Monson Photography FAQ: I purchased digital images. Now what?
First of all, thank you for your purchase! Secondly, thank you for caring enough about the quality of your portraits to ask about printing methods.
The production of a professional photograph begins, of course, at your session, with a knowledgeable and skilled photographer. But it doesn't end there. When I edit my images, I am processing them on a computer that has been calibrated for accurate colors of clothing, backgrounds, and skin. When you view your images in your gallery on your home PC or mobile phone, they may look slightly different than on my device, as your PC or cell phone have most likely not undergone calibration. However, when you send them to a decent lab for printing, the prints should end up being an accurate reflection of the true colors. Unfortunately, this isn't always the case.
Professional photographers, including myself, use professional labs with high quality, calibrated photo printers and archival quality papers and inks. Consumer labs, such Walgreen's, Snapfish, or Wal-Mart, use a much more cost efficient method of producing your photos. And although this is fine for most snapshots that we take with our personal cameras or cell phones, you certainly wouldn't want the professional photographs you paid for looking anything less than that while hanging on your wall.
Although I haven't personally done a side-by-side print comparison, many other photographers have, and the results are astounding. Take for example, this comparison done by the incredibly talented Corey Ann Photography out of Ohio. Do you see the difference?

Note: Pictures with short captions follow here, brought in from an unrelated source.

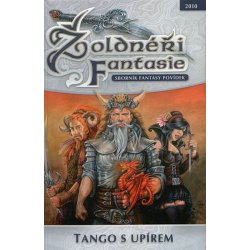 Žoldnéři fantasie Tango s upírem - Žoldnéři fantazie soutěž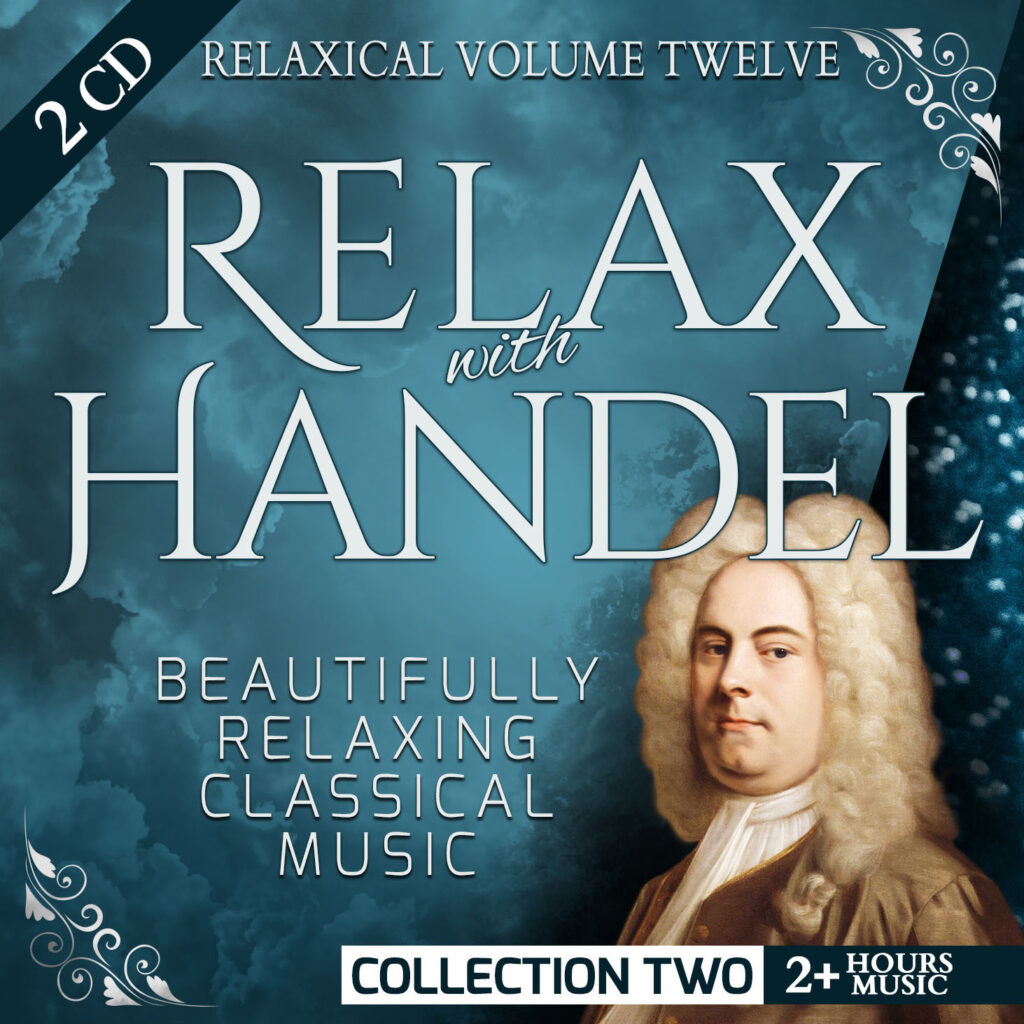 Volume 12 - Relax with Handel (Collection Two): Beautifully Relaxing Classical Music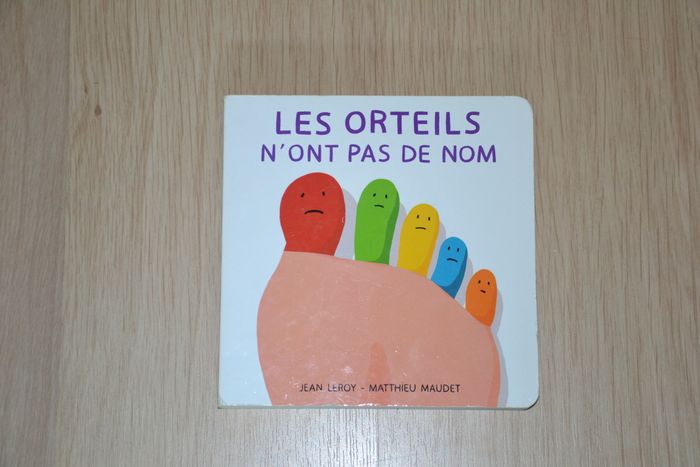 Les orteils n’ont pas de nom *L’Ecole des Loisirs*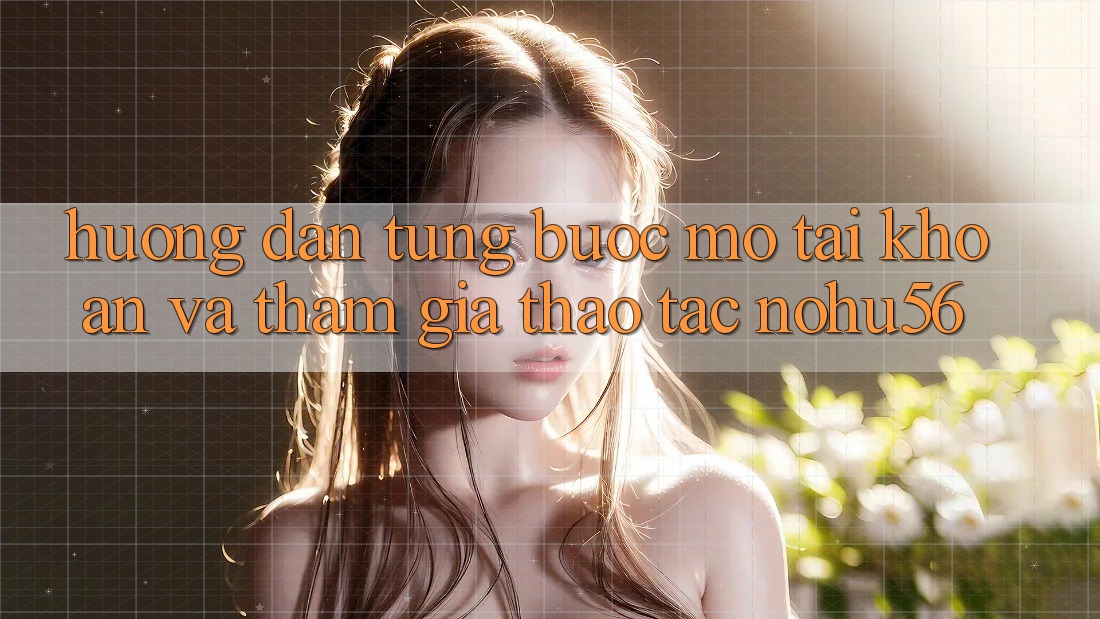 Hướng Dẫn Từng Bước Mở tài khoản Và Tham Gia Thao tác nohu56 Hướng Dẫn Từng Bước Mở tài khoản Và Tham Gia Thao tác nohu56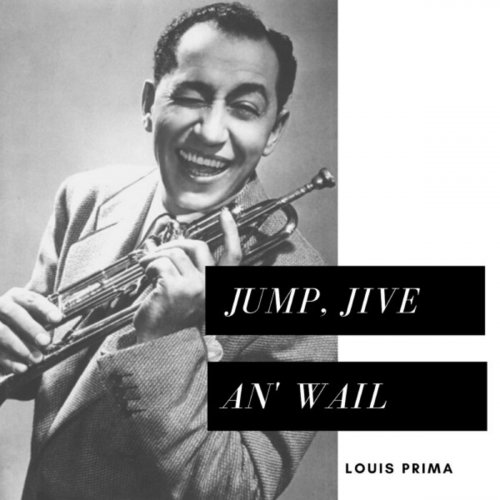 Louis Prima - Jump, Jive An' Wail (2020)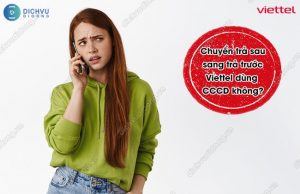 Chuyển đổi trả sau sang trả trước Viettel dùng CCCD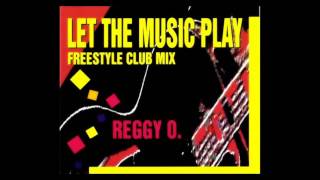 Reggy O - let the music play (Freestyle Club Mix)[1993]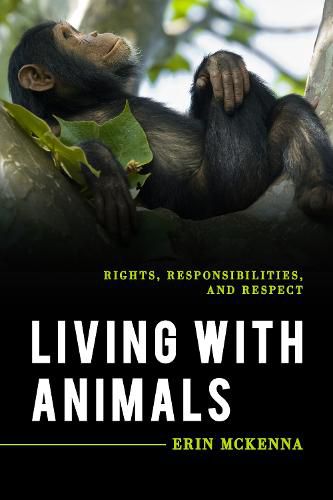 Cover image for Living with Animals: Rights, Responsibilities, and Respect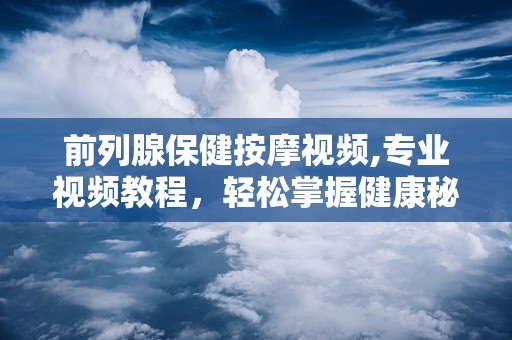 前列腺保健按摩视频,专业视频教程，轻松掌握健康秘诀
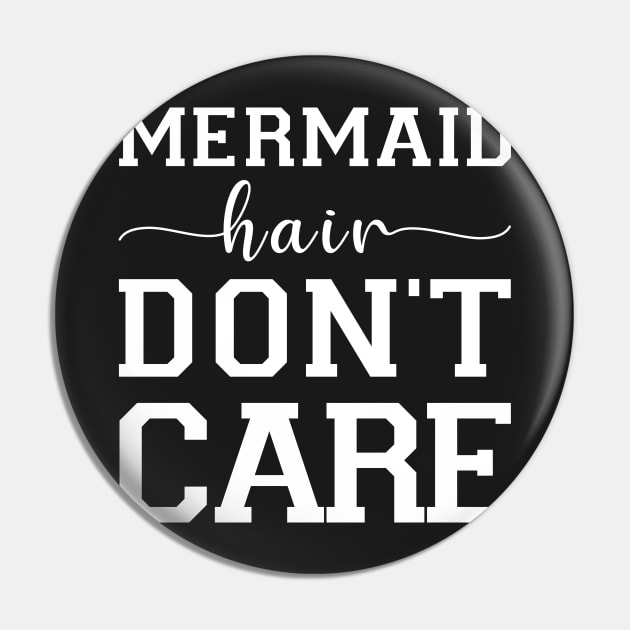 Mermaid Hair Don't Care Pin by CityNoir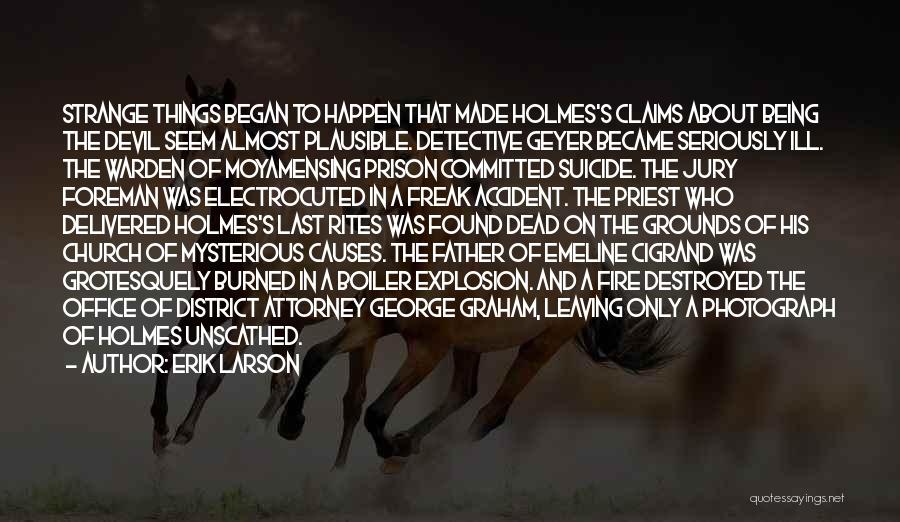 Erik Larson Quotes: Strange Things Began To Happen That Made Holmes's Claims About Being The Devil Seem Almost Plausible. Detective Geyer Became Seriously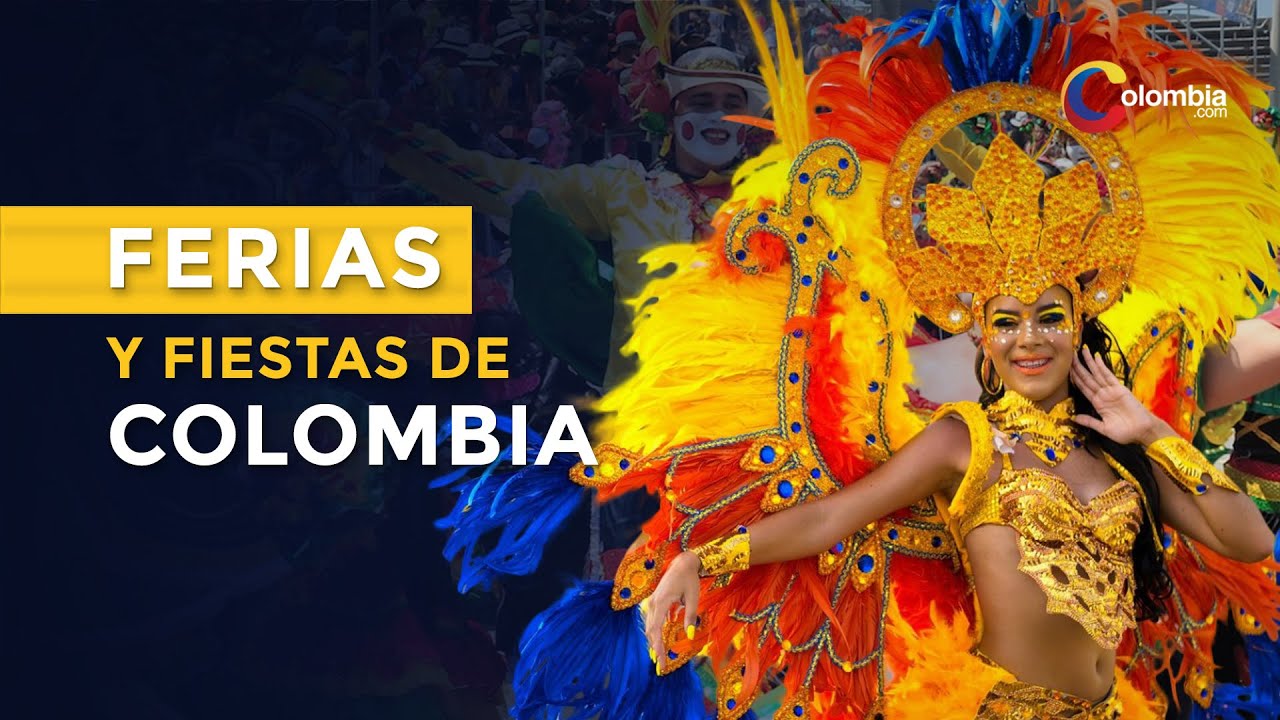 Ferias y fiestas más importantes de Colombia.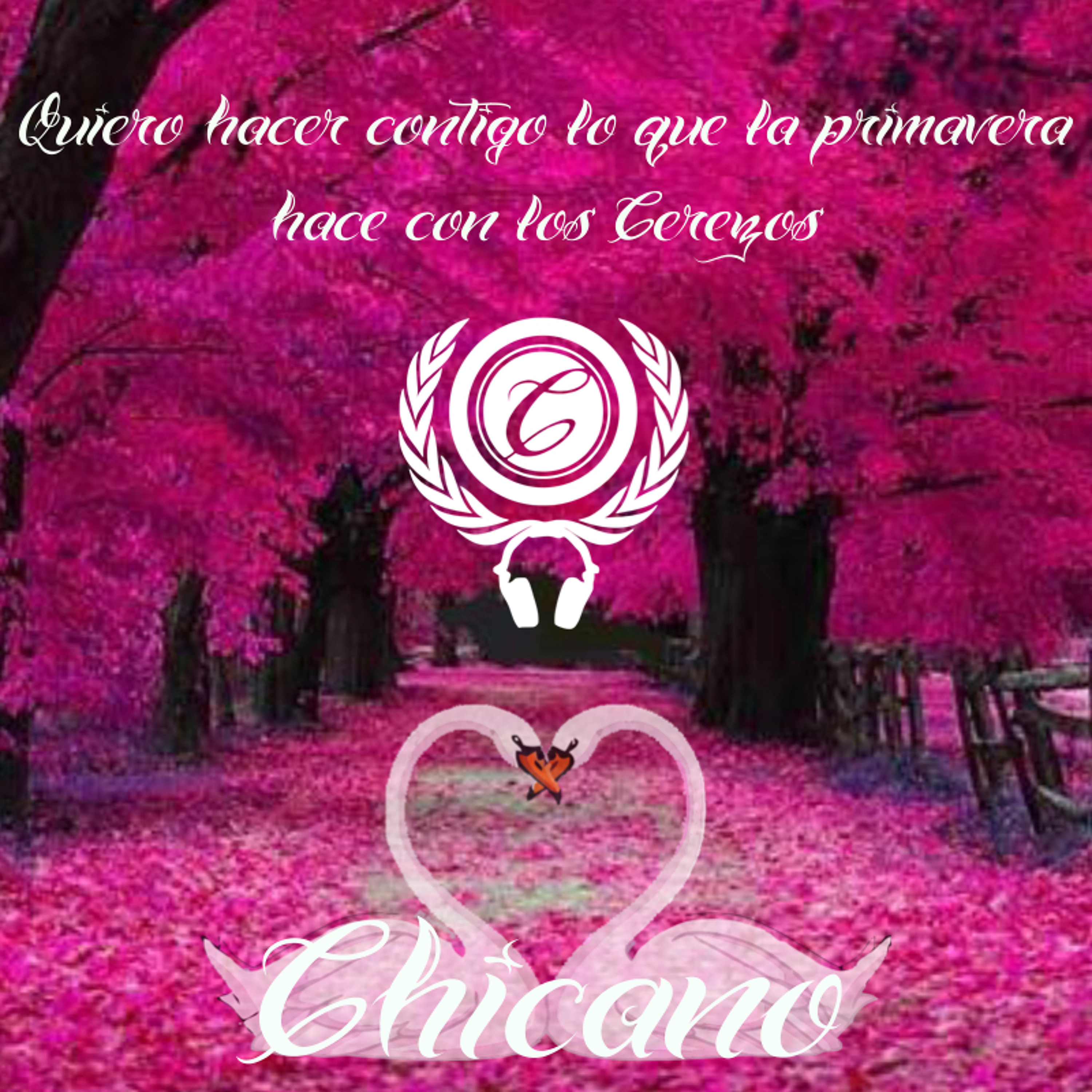 Chicano - Quiero hacer contigo lo que la primavera hace con los Cerezos (Set) episode artwork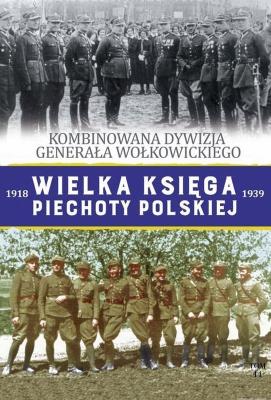 Wielka Księga Piechoty Polskiej Tom 44. Autor: Opracowanie zbiorowe. SmakLiter.pl Okładka książki Wielka Księga Piechoty Polskiej Tom 44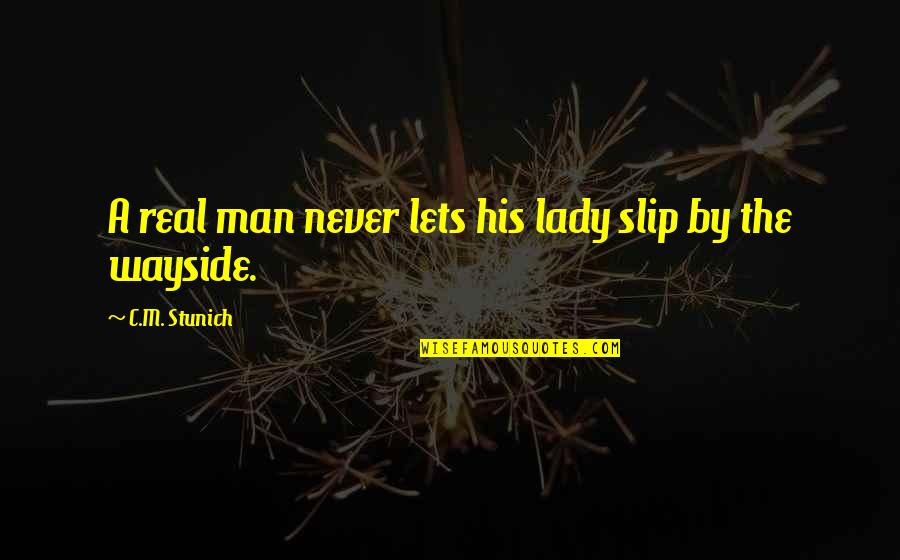 Wayside Quotes By C.M. Stunich: A real man never lets his lady slip Wayside Quotes By C.M. Stunich: A real man never lets his lady slip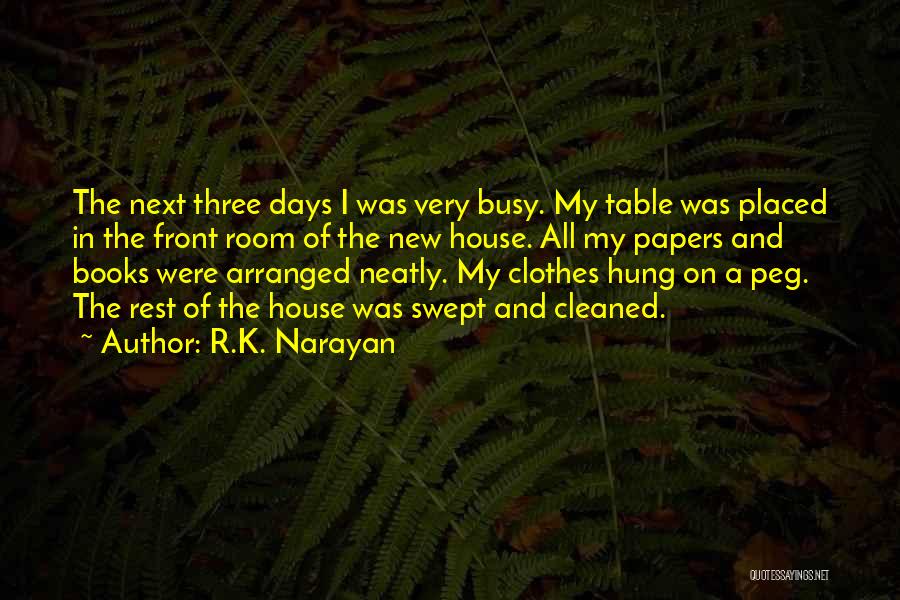 R.K. Narayan Quotes: The Next Three Days I Was Very Busy. My Table Was Placed In The Front Room Of The New House.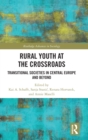 Rural Youth at the Crossroads : Transitional Societies in Central Europe and Beyond - Book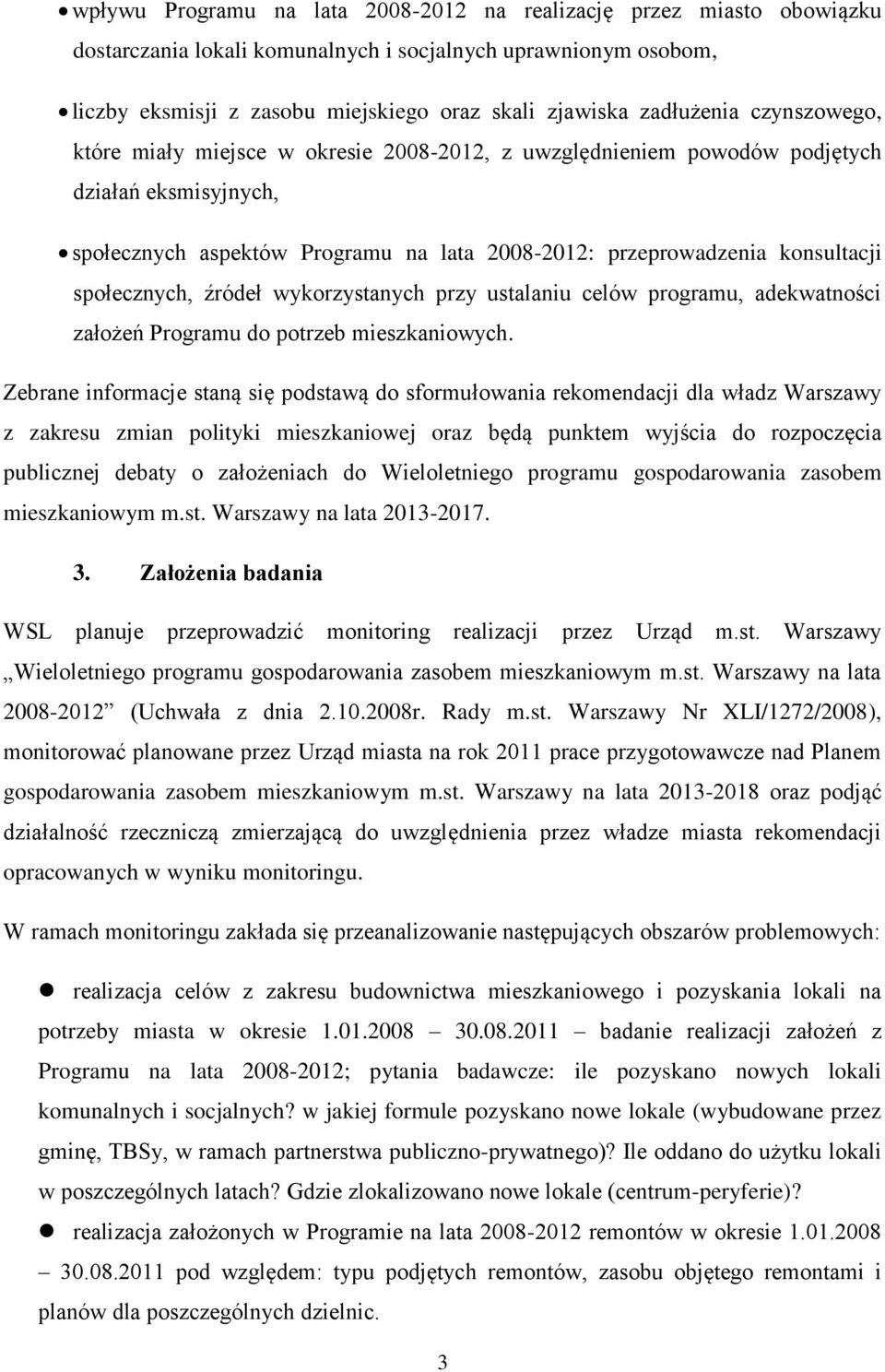 społecznych, źródeł wykorzystanych przy ustalaniu celów programu, adekwatności założeń Programu do potrzeb mieszkaniowych.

For these reasons, I like to refer my Clients to a consumer lab I trust for their printing needs. One that I have used personally for snapshots and vacation photos is Mpix. Their printing is close to being on par with some pro labs I've used, and they offer endless options for products, including wall art and photo books, at an incredibly reasonable rate. Further, their customer service is outstanding.
If you looked at Corey Ann's comparison in the link above, you will see that Mpix is one of her comparison labs. And although in her example, she notes that Mpix prints a tad 'warmer' than some other labs, I can testify that this has never been an issue for me, as I tend to prefer warmer tones in my photos, and the prints have always been just as sharp as from my pro lab.
I would still recommend that you order any item larger than 8x10" through me, where it will be printed by a pro lab, but I would definitely recommend Mpix for anything else.